Worthington called disability inclusion a “critical” issue for many of InterActions member organizations and the entire international development field. He said the award recognizes World Learning’s commitment to forging partnerships with civic institutions, governments, and international organizations to advocate for disability rights and inclusion and “that disability plays a full and central role in what they are as an institution.”
Steinberg accepted the award on behalf of World Learning and said the organization is “conscious” and “purposeful” in addressing disability issues in four areas; including people with disabilities as program planners and implementers in addition to beneficiaries, mainstreaming disability issues across all programs, being a good partner and thought leader within the disability inclusion space, and ensuring World Learning’s own accessibility and commitment to accommodations.
Steinberg noted programs can’t effectively address major issues such as healthcare, education, and housing, without the input of the one billion people around the world with disabilities. He said including people with disabilities in everything World Learning does has numerous benefits for the organization, including “the diverse views they bring, from the ground truth that they provide, and from their own contributions.”
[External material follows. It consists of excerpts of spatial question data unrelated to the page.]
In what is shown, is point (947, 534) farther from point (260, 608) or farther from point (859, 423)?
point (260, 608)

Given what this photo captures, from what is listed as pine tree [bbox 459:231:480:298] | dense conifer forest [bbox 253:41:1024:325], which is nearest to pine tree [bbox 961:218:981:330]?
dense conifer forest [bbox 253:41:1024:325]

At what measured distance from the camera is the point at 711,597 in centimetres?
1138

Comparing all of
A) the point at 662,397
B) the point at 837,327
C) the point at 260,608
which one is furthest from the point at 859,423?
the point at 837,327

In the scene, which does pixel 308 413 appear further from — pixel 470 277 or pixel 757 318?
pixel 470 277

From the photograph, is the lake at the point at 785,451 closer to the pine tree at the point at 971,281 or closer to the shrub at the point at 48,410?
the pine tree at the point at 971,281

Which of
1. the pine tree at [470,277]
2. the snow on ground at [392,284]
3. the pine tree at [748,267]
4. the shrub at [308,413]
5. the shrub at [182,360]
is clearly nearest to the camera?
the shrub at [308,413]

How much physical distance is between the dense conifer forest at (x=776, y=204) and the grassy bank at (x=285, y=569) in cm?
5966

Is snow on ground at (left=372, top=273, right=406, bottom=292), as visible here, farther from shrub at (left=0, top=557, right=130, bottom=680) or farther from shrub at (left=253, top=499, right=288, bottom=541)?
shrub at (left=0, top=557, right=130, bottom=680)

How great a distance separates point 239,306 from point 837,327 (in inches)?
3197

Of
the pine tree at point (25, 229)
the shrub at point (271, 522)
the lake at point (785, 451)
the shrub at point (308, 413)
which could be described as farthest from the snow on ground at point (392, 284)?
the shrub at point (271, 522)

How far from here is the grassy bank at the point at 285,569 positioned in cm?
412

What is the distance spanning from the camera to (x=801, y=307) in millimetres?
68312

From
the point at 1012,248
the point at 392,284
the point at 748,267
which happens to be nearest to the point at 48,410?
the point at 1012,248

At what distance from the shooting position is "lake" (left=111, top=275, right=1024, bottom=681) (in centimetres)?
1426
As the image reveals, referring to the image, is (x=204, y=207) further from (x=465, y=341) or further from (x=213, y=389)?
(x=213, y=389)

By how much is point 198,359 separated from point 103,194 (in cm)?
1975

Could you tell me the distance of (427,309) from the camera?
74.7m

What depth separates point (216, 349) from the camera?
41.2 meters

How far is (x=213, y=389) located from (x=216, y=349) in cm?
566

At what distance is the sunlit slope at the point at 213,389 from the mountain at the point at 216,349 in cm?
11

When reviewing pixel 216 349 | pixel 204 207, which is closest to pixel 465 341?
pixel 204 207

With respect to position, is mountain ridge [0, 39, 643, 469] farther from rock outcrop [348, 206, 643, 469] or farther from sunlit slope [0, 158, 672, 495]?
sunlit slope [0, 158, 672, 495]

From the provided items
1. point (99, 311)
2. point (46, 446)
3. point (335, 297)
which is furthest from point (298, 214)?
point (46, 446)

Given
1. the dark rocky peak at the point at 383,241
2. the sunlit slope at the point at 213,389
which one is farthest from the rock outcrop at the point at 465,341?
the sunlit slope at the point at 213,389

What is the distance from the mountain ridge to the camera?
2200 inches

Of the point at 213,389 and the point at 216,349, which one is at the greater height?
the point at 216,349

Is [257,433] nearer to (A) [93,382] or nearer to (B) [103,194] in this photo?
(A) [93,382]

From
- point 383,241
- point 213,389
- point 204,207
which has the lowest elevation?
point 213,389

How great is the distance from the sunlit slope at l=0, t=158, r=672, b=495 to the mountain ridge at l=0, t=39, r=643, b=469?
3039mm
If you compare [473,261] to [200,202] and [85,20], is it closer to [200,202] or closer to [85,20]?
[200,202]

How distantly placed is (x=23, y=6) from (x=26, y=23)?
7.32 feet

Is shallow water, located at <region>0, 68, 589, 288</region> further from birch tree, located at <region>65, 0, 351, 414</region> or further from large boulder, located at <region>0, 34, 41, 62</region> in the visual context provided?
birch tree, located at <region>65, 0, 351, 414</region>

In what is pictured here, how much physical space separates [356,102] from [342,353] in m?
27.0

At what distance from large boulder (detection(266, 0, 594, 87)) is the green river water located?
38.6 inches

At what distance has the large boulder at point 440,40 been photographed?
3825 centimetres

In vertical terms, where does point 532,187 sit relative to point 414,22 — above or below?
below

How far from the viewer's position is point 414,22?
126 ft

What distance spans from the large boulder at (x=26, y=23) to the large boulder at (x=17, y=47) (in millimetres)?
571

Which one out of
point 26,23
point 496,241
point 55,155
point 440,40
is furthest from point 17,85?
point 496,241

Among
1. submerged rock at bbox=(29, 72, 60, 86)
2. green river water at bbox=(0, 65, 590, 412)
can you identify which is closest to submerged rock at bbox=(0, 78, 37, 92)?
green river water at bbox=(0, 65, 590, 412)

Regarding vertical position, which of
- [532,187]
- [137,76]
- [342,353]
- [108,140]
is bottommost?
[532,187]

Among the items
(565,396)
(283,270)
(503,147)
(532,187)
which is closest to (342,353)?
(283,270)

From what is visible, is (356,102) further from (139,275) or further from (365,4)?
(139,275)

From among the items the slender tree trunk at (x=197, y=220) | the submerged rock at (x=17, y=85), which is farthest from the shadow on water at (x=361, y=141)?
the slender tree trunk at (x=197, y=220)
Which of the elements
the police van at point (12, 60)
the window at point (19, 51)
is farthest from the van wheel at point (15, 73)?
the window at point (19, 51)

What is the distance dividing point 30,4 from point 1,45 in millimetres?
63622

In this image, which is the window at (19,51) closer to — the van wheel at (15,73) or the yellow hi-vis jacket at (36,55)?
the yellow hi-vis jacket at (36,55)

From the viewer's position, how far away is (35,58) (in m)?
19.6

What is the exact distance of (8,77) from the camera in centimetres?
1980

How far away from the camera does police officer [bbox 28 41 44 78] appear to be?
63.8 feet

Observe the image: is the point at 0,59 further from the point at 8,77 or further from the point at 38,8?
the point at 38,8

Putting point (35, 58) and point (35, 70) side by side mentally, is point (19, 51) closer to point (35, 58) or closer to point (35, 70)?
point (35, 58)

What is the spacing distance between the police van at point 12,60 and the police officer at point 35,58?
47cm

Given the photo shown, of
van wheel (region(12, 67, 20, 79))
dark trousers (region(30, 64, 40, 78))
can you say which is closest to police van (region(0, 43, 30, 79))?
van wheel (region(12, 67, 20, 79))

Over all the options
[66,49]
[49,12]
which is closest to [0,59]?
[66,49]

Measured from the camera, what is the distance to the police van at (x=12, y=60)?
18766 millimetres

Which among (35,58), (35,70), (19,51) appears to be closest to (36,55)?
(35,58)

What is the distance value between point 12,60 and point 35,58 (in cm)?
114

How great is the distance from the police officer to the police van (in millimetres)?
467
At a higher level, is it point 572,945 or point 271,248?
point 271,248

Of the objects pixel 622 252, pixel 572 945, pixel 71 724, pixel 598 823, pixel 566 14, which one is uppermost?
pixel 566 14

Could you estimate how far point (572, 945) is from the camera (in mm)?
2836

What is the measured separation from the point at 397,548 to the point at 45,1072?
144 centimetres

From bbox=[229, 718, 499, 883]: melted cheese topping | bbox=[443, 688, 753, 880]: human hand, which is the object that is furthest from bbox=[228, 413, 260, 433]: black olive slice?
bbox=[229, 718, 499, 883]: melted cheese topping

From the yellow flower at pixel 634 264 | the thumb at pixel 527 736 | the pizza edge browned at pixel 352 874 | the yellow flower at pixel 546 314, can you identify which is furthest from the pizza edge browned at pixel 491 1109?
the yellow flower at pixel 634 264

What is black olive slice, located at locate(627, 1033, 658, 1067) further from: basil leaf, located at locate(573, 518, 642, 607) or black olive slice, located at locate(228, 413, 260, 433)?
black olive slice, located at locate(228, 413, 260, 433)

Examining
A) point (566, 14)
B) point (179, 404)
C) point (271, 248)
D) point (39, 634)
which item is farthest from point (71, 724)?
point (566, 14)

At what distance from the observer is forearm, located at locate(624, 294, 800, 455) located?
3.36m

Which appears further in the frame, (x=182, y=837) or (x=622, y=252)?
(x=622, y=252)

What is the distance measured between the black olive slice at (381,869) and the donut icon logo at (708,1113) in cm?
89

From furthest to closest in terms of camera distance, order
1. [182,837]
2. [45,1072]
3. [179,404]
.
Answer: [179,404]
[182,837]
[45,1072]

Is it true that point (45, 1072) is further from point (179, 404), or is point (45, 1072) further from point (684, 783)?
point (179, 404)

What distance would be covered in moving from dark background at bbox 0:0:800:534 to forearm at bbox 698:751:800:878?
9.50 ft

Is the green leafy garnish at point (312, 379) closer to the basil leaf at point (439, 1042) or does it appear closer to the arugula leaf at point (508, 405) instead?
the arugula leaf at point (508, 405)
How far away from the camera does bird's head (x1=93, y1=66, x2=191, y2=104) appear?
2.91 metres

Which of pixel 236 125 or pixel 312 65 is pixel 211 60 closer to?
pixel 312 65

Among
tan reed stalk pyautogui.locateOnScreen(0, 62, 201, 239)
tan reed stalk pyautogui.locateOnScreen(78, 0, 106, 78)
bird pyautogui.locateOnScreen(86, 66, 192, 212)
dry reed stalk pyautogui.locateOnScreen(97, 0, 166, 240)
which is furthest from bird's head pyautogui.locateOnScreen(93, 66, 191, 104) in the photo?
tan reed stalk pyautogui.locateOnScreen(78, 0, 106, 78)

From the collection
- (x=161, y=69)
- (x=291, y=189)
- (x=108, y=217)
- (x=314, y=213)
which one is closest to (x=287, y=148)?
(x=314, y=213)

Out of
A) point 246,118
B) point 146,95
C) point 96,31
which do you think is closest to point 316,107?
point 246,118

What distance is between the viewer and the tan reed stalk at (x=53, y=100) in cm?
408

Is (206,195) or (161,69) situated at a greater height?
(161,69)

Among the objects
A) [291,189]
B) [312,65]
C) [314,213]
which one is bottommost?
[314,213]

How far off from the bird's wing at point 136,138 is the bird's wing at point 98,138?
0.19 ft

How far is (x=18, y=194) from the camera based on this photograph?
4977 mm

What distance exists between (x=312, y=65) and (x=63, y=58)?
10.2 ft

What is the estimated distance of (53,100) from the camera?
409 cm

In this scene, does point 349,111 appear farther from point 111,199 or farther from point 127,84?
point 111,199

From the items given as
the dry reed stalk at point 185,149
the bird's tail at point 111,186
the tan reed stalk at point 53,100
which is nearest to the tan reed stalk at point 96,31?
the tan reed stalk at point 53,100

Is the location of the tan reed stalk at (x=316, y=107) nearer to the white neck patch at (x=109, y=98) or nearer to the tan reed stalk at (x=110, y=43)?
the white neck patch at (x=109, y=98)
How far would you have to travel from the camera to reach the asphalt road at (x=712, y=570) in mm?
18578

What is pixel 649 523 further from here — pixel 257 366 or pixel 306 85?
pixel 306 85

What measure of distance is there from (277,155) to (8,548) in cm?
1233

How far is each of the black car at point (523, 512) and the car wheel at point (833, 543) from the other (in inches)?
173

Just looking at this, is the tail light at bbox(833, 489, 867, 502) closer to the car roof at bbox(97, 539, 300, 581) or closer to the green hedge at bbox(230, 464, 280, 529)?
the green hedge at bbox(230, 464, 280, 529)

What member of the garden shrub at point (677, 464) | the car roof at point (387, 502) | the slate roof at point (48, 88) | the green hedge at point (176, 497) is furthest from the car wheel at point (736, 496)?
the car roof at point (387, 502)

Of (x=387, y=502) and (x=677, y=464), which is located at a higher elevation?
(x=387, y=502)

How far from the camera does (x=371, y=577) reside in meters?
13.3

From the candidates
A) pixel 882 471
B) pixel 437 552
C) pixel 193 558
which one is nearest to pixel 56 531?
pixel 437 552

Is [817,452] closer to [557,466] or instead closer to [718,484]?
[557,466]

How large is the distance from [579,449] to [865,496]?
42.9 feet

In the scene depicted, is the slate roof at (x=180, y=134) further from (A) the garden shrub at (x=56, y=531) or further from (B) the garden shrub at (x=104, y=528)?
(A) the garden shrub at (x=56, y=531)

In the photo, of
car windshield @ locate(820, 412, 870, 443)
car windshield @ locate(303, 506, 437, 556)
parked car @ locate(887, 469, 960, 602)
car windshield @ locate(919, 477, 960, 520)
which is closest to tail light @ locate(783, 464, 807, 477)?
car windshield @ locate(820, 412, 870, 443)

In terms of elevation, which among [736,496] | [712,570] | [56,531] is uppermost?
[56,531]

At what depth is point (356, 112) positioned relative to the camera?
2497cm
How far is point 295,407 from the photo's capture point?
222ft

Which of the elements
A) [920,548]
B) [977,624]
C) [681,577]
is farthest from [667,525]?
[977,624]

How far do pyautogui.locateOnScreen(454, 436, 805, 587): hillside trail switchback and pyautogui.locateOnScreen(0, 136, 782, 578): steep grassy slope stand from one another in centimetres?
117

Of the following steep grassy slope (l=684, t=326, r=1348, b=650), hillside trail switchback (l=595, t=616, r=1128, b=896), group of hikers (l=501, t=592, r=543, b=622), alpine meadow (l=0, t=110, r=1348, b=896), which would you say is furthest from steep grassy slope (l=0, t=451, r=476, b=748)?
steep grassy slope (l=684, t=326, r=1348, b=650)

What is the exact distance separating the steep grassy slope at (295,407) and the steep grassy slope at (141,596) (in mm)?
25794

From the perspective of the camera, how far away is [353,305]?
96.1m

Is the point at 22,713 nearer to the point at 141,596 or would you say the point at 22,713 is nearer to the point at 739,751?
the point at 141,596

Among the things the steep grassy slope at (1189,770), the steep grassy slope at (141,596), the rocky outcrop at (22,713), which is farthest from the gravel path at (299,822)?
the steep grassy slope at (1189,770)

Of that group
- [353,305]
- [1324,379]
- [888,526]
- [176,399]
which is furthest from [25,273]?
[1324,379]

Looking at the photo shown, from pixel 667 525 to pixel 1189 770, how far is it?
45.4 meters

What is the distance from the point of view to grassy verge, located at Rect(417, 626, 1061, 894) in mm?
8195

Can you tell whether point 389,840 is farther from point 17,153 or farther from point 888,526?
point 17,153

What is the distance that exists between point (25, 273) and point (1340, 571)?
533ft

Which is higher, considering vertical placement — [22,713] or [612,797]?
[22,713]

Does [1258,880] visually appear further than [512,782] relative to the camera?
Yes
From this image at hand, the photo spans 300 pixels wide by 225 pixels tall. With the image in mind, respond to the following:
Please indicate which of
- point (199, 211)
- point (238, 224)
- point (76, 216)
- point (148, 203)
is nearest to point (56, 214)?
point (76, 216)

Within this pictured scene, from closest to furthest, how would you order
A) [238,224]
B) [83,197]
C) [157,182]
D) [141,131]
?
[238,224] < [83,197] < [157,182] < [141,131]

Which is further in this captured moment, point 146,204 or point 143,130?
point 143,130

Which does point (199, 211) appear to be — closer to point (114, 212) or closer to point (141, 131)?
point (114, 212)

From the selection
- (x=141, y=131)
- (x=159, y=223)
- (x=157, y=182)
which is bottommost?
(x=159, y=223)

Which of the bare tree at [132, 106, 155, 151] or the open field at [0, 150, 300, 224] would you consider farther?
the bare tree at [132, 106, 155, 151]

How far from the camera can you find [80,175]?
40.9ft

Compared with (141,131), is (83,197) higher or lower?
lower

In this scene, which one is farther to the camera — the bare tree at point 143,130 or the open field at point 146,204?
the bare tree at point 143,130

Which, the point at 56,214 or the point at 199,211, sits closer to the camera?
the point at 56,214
World Learning also highlighted inclusion issues by hosting a workshop on strengthening international programs through disability inclusion partnerships. The workshop featured a panel discussion with Steinberg; Shorter; and Charlotte McClain-Nhlapo, disability advisor for the World Bank Group, moderated by David Morrissey, executive director of the US International Council on Disabilities (USCID) and a member of World Learning’s Global Advisory Council.
Morrissey opened the session by saying it is important for people with disabilities and organizations focused on disability issues to work together on inclusion initiatives.
“When we come together, we’re a group that can’t be ignored,” he said.
After the panel, participants engaged in lively roundtable discussions with representatives from organizations working on disability issues to share partnership stories and ideas for new forms of collaboration. McClain-Nhlapo, Morrissey, and Steinberg represented their organizations in addition to Luisa Angelsmith of World Learning, Jennifer Collins-Foley and Susan Steele of Mobility International USA (Collins-Folley is also senior incisive development specialist at World Learning), Diego Mariscal of 2Together International, Ted Mauro of ED101, and Joan Timoney of the Women’s Refugee Commission. Members of the McLain Association for Children in Tbilisi, Georgia, also joined the conversations via Skype. Discussions focused on eight different themes including advocacy, capacity building, refugees with disabilities, women with disabilities, and youth and disability pride.
Morrissey closed the session by reiterating the importance of partnerships and collaboration.
“The only way we’re going to make traction for people with disabilities is through solidarity.” he said.